## YOUR TASK
All entries are to be transcribed verbatim, but images are not carried over.

## TASK INPUT
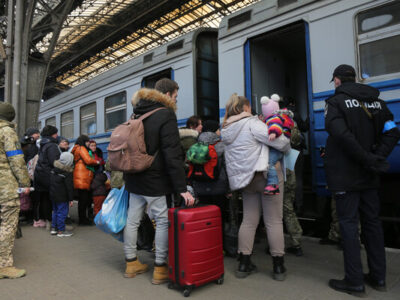 Кількість внутрішньо переміщених осіб (ВПО) в Україні перевищила 8 млн людей: звідки й куди їхали найбільше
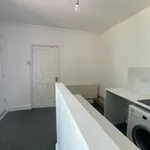 Studio to rent in Carlton Crescent, Luton LU3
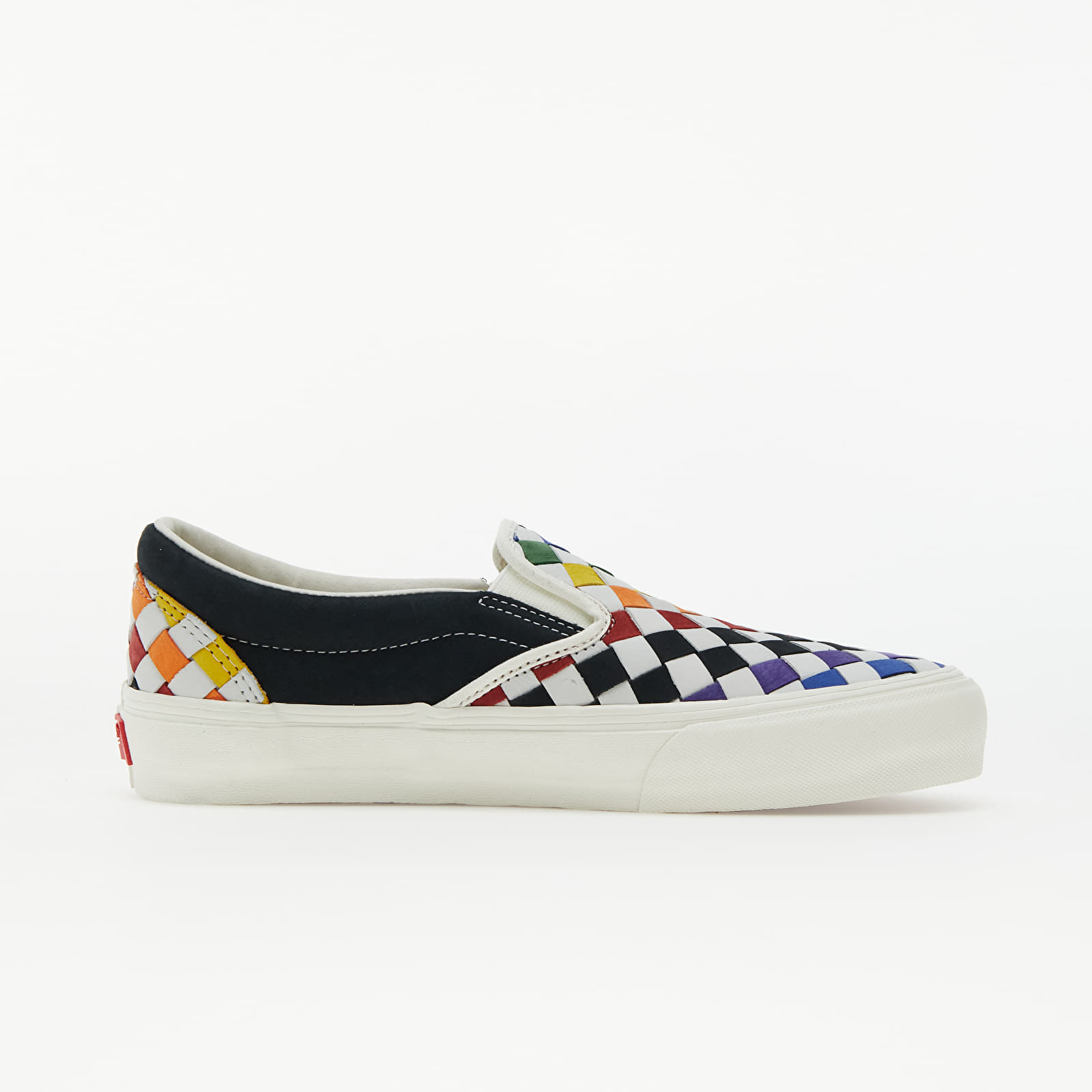 Vans slip sales on damier rouge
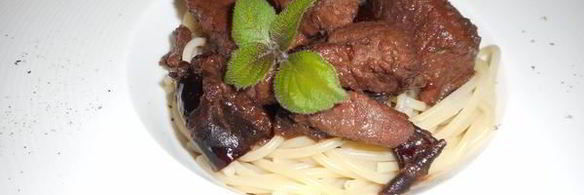 паста со свининой и черносливом под винным соусом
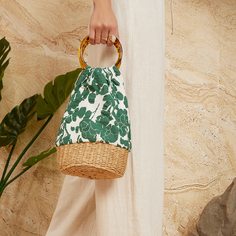 Клатч с цветочным рисунком и кольцом Shein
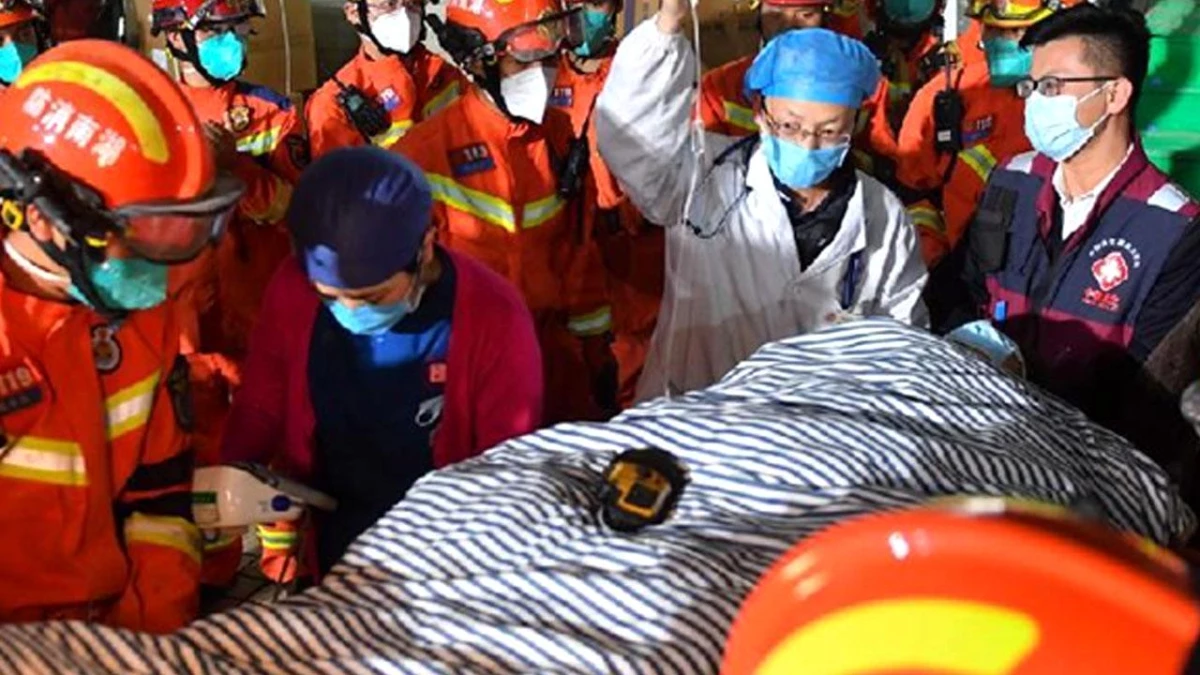 Çin\'in Changsha Şehrinde Çöken Binanın Enkazından Dokuzuncu Kişi Kurtarıldı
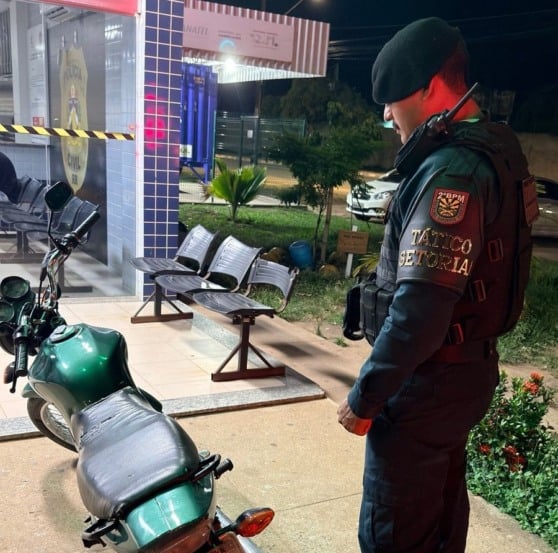 A moto foi apreendida e levada para delegacia especializada para investigação. 
(Foto: Divulgação).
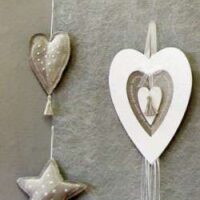 Supporto in cartone rigido  cuore bianco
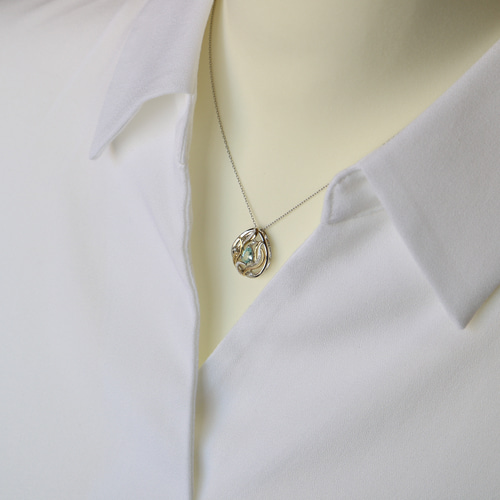 パライバトルマリン 火の鳥の卵 イエローゴールド、プラチナ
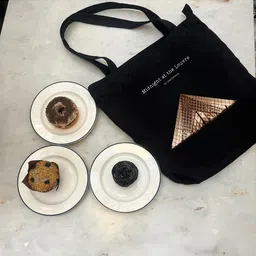 Toteaa - Carry your Charm Printed Oversized Shopper Shoulder Bag image 3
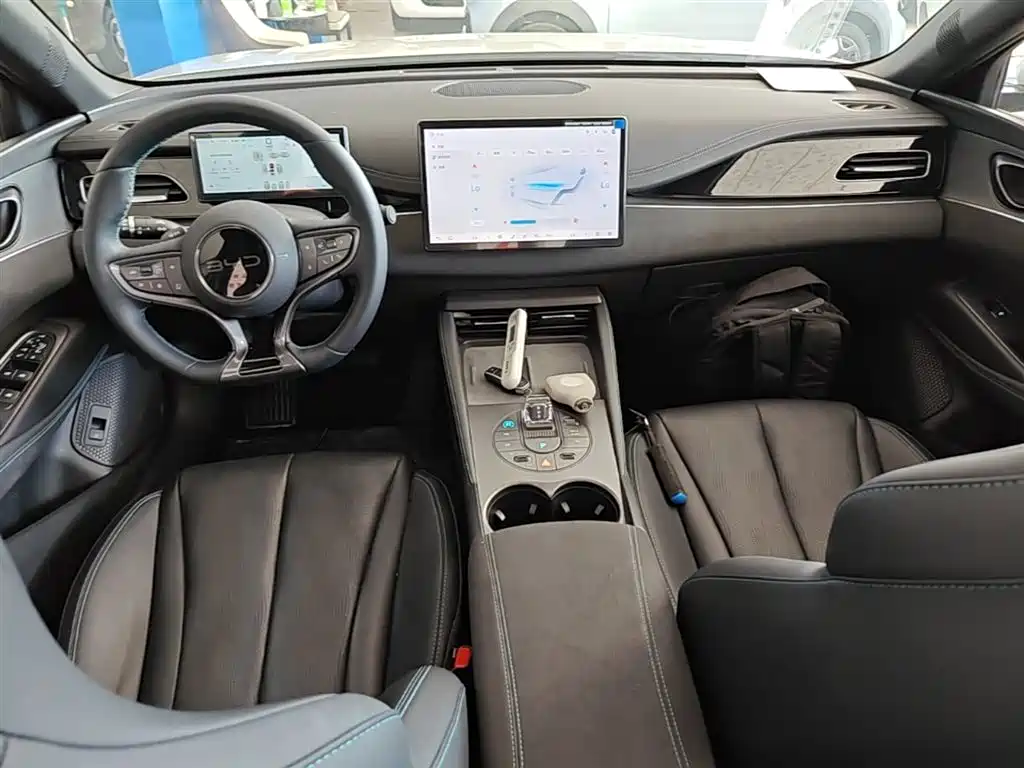 Seal 06 2025 DM-i Smart Driving Edition 120KM Exclusive Type купить на сайте DeffCars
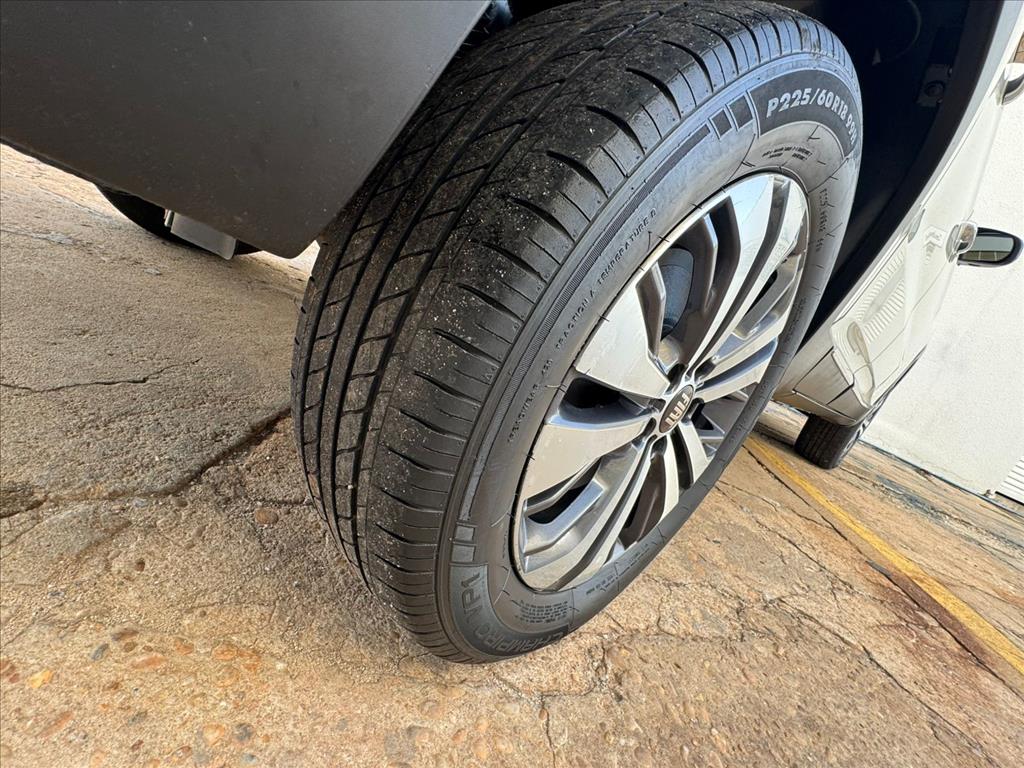 TORO 2.0 16V TURBO DIESEL VOLCANO 4WD AT913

## RESPONSE FOR THIS EXERCISE
 Кількість внутрішньо переміщених осіб (ВПО) в Україні перевищила 8 млн людей: звідки й куди їхали найбільше
 Studio to rent in Carlton Crescent, Luton LU3
 Vans slip sales on damier rouge
 паста со свининой и черносливом под винным соусом
 Клатч с цветочным рисунком и кольцом Shein
 Çin\'in Changsha Şehrinde Çöken Binanın Enkazından Dokuzuncu Kişi Kurtarıldı
 A moto foi apreendida e levada para delegacia especializada para investigação. 
(Foto: Divulgação).
 Supporto in cartone rigido  cuore bianco
 パライバトルマリン 火の鳥の卵 イエローゴールド、プラチナ
 Toteaa - Carry your Charm Printed Oversized Shopper Shoulder Bag image 3
 Seal 06 2025 DM-i Smart Driving Edition 120KM Exclusive Type купить на сайте DeffCars
 TORO 2.0 16V TURBO DIESEL VOLCANO 4WD AT913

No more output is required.